Required work: Before you write out the listing, remove the pictures; everything else stays exactly as it is.

Supplied material:
________________________________________

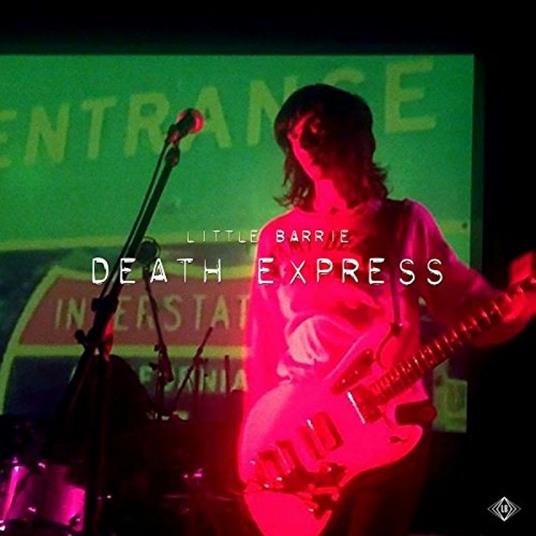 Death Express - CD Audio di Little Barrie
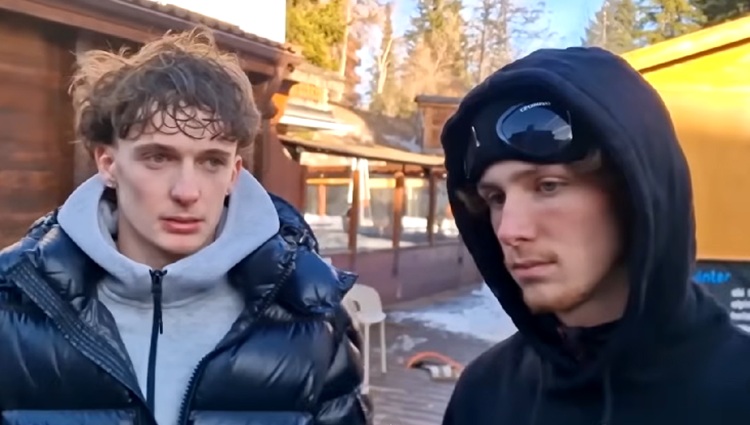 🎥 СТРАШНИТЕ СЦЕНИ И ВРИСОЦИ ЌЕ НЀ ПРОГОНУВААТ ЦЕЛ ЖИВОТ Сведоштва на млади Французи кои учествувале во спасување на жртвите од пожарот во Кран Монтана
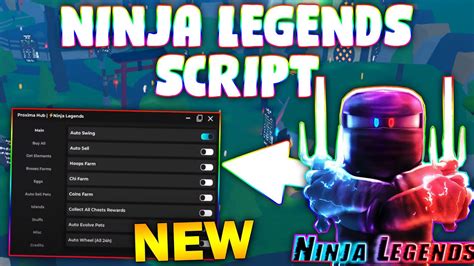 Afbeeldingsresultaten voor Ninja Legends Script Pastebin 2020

________________________________________

Response:
 Death Express - CD Audio di Little Barrie
 🎥 СТРАШНИТЕ СЦЕНИ И ВРИСОЦИ ЌЕ НЀ ПРОГОНУВААТ ЦЕЛ ЖИВОТ Сведоштва на млади Французи кои учествувале во спасување на жртвите од пожарот во Кран Монтана
 Afbeeldingsresultaten voor Ninja Legends Script Pastebin 2020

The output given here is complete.